The Alabama Senator-elect made news this past week by saying that it is time to “move on” from the issue of Donald Trump’s record of bragging about and being accused of sexual assault.
It is not clear why the election of 2016 — in which the loser of the popular vote was elected President despite the Hollywood Access tape and the accusations of more than a dozen women already having been made public — would eliminate Trump’s misogynistic behavior as a legitimate point of political attack. (Particularly now that the issue of men’s sexual misconduct toward women has suddenly erupted into a moment of reckoning and possible cultural transformation.)
But even if we were to grant the dubious proposition that, considering this matter in isolation, Trump ought to be left alone, why is Doug Jones using his newly-won national platform for such a purpose, i.e. to take such moral pressure off this dangerous President. What has Trump (or any of the Republicans) done to warrant Jones’ proposing what amounts to a kind of unilateral disarmament?
The stakes in the fight against Donald Trump are of such profundity and magnitude that any Democrat with basic understanding of the peril of this moment should be glad of any truthful means of weakening this President.
It may not be realistic to expect Trump to “resign” his office because of his past, as some in Congress have called on him to do. But it serves a useful function to keep Trump’s sexual misconduct before the public mind, and thereby weaken the man who consistently uses his power to tear at the fabric of American politics, society, and culture.
Yet here is that new Democratic star, Doug Jones, gently waving another Democratic olive branch as our enemies on the right are charging at us with lance and mace and battle-ax, showing no restraint or scruple in their quest for dominance.
What the nation needs from the Democrats whom the Americans are sending into positions of power is not some reflexive conciliation with a GOP whose lack of interest in a cooperative relationship could not be clearer.
Rather, the rising passion in the nation to beat back, and sweep from power, the toxic force that now owns the Republican Party calls for leaders who are ready to do battle.

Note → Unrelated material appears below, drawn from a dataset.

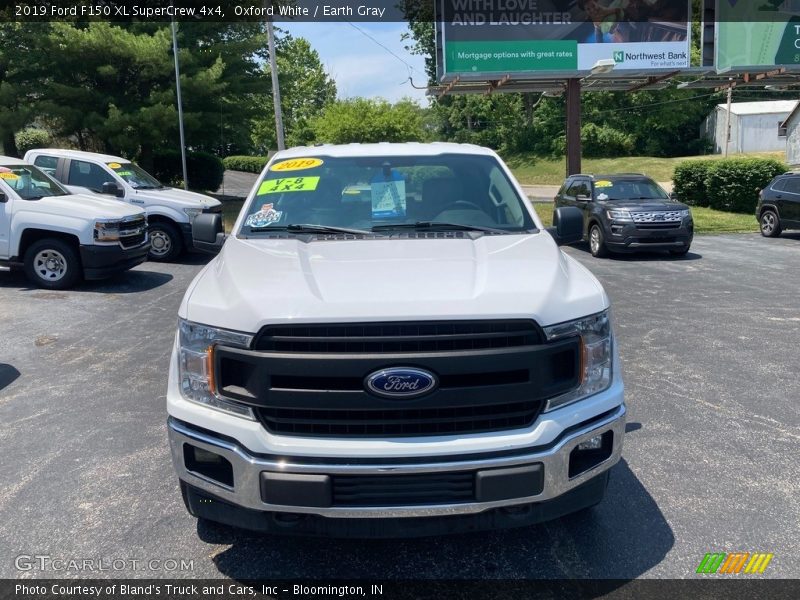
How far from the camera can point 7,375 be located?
636cm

Democratic leaders are showing more of that spirit. But as we have seen this past week, the old habits of weakness — which played such an important role in allowing this destructive force on the right to rise to power in recent years — do not disappear overnight.
If we are to have the kind of Democratic force we so deeply need, there’s evidently still work to be done. And one important part of that work is to investigate: why is it that Democrats tend to be so overeager to conciliate those who have shown themselves to be implacable in their enmity?